17 Sep What Tree? Hornbeam
Hornbeam (Carpinus betulus)
This month we are revisiting a tree that was featured as the very first ‘What Tree?’ when Tree Frontiers was founded in 2010. It’s great to revisit this species as the hornbeam is a particular favourite of both Nick and Steve’s and is a fantastic all-round native tree.
The hornbeam is native to the UK, originating from southern Britain, where it thrives in deciduous woodlands. This is a slow growing species which can live for more than 200 years and is often associated with Ancient Semi-Natural Woodland (ASNW), although it can also be found amongst agricultural land generally within hedgerows. Hornbeams elsewhere within the UK are most likely planted and this species is often found in urban green space such as public parks, business centres and car parks.
The common name is believed to derive from ‘horn’ meaning hard and ‘beam’ which was the old English noun for a tree.
These woodland trees were historically managed through either coppicing or pollarding, for a sustainable source of both timber and livestock fodder and historians have confirmed that Romans utilised the timber of this tree to build their chariots. This was primarily due to the strength and durability of the wood. The use of the wood for its strength was echoed in early agriculture with yokes for ploughs and other livestock drawn tools being made of the timber.
This trait of durability has extended into modern carpentry with timber now commonly used for furniture making. The unique paleness of the wood also makes it a popular choice amongst wood turners.
Historically, the bark of the tree was boiled and used for bathing to treat muscle soreness and there are cases in folklore that refer to the timber of hornbeam as a ladder between worlds or manifesting as physical forms of supernatural beings.
Appearance and Identification
Although mature trees can reach a height of over 25 metres this species is considered a small to medium sized tree. The trunk is often short and fluted with large lateral limbs that provide a low and dense spreading canopy leading to a broad domed crown. The dense foliage means that the tree is ideal to support a range of habitats, but particularly suitable for nesting birds. This is often why hornbeams are so popular as a hedging species.
Leaves are alternate and have a similar shape to that of common beech (Fagus sylvatica), oval in shape with pointed tips. However, the leaves are generally smaller, furrowed with finely toothed edges and young leaves can have a reddish/burgundy tinge to them. During autumn they become a distinct gold-orange and can persist on the tree during winter, much the same as beech.
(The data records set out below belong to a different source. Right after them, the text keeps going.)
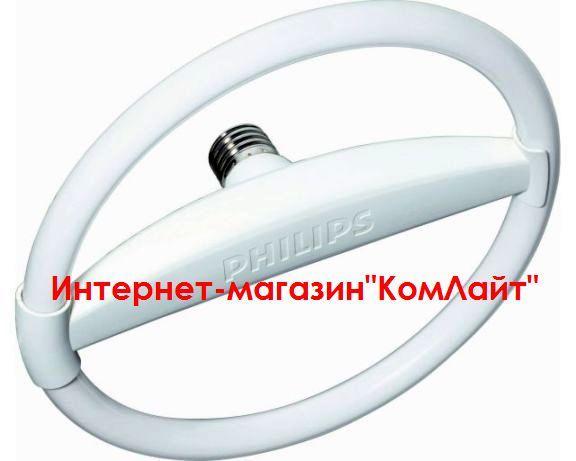 Лампа круглая PHILIPS Circular 25W/827 E27 230V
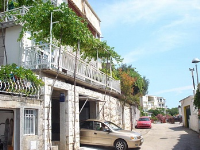 Holiday home 173061 - code 198951 - omis apartment for two person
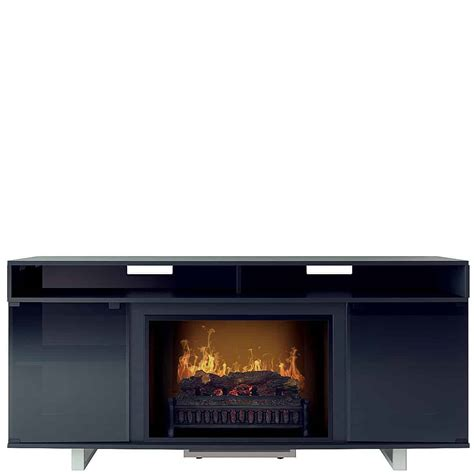 penelope lite black media center electric fireplace wall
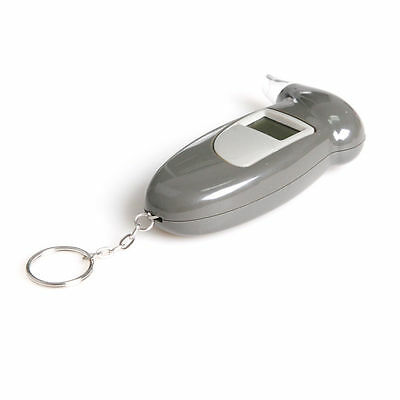 Digital Lcd Display Breathalyser Breath Alcohol Analyzer Detector Tester Keyring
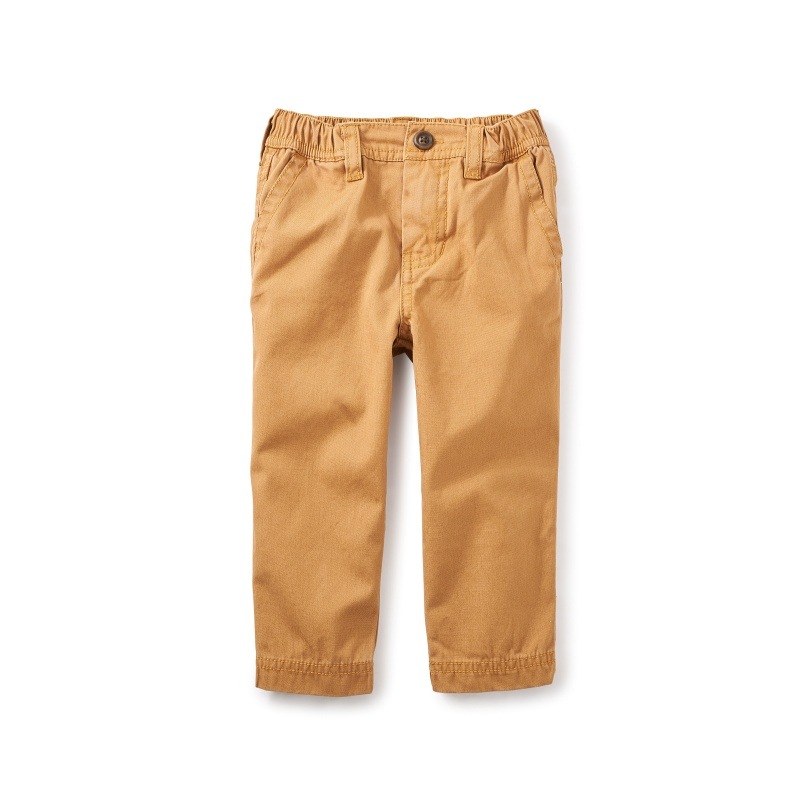 Narrabeen Baby Chinos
Both male and female catkins are found on the same tree (referred to as monoecious) and seeds hang in tiered clusters throughout autumn and are often a distinguishable feature from other native deciduous trees. These tiered clusters of seeds are a common food source for the declining Hawfinch, which is a rarely seen bird, albeit the largest of the UK finch population.
For identification in winter, look for grey-brown twigs and long slender buds which are a similar shape to that of common beech, except they are often not as long or as sharply pointed, with slightly curved tips. The trunk is often identified by its pale bark with vertical markings, which develops into twisted ridges/fissures in maturity, and as described above is usually fluted.
Propagation and Control
This species is not only shade tolerant but is also frost resistant. These traits mean it thrives when in competition with other native deciduous trees, which is why it is such an ideal woodland or hedging species. Contrary to the ideal habitat, this species is not very tolerant of exposed locations.
The most suitable soil conditions are moist and nutrient rich but although they can grow on alkaline soils, if these are particularly dry, the tree may struggle to adequately establish.
The hornbeam is relatively resilient to common pests and diseases already found throughout the UK. However, it is susceptible to damage from squirrels stripping the bark from either the stem or lower limbs of the canopy.
Source and Reference Materials
Information detailed in this post has been obtained from the author’s own knowledge and photographic library where possible. Additional source of information and photographs include:
More, D & White, J. (2013). Illustrated trees of Britain and Europe. Domino.
Van den Berk, B.V. (2004). Van den Berk on Trees. Van den Berk Nurseries.